Records provided -
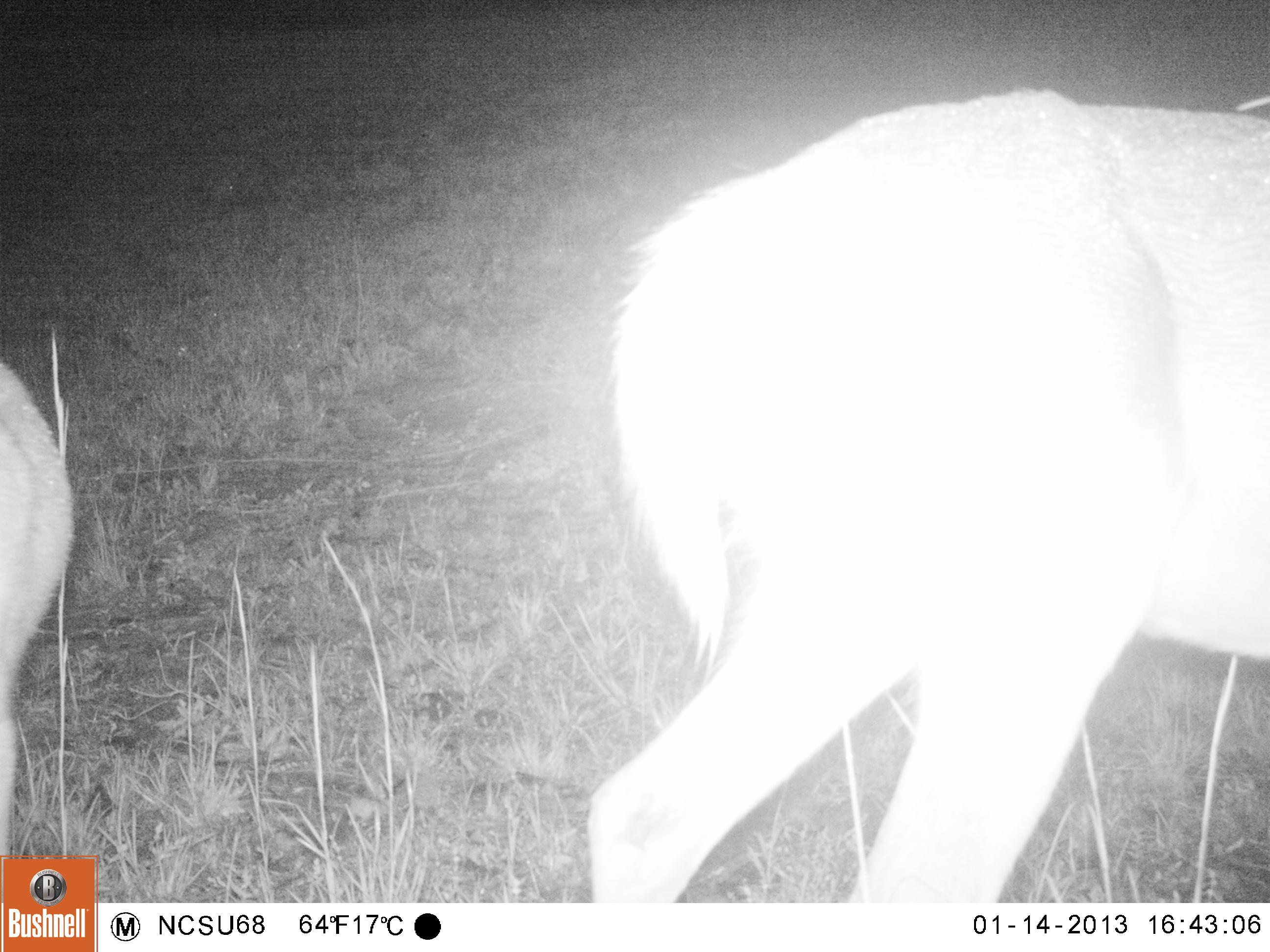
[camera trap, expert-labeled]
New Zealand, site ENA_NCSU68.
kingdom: Animalia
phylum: Chordata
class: Mammalia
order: Artiodactyla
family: Cervidae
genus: Odocoileus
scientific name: Odocoileus virginianus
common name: white-tailed deer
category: white tailed deer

Your assignment - Reproduce every entry word for word, but skip any pictures.

Result of this exercise -
[camera trap, expert-labeled]
New Zealand, site ENA_NCSU68.
kingdom: Animalia
phylum: Chordata
class: Mammalia
order: Artiodactyla
family: Cervidae
genus: Odocoileus
scientific name: Odocoileus virginianus
common name: white-tailed deer
category: white tailed deer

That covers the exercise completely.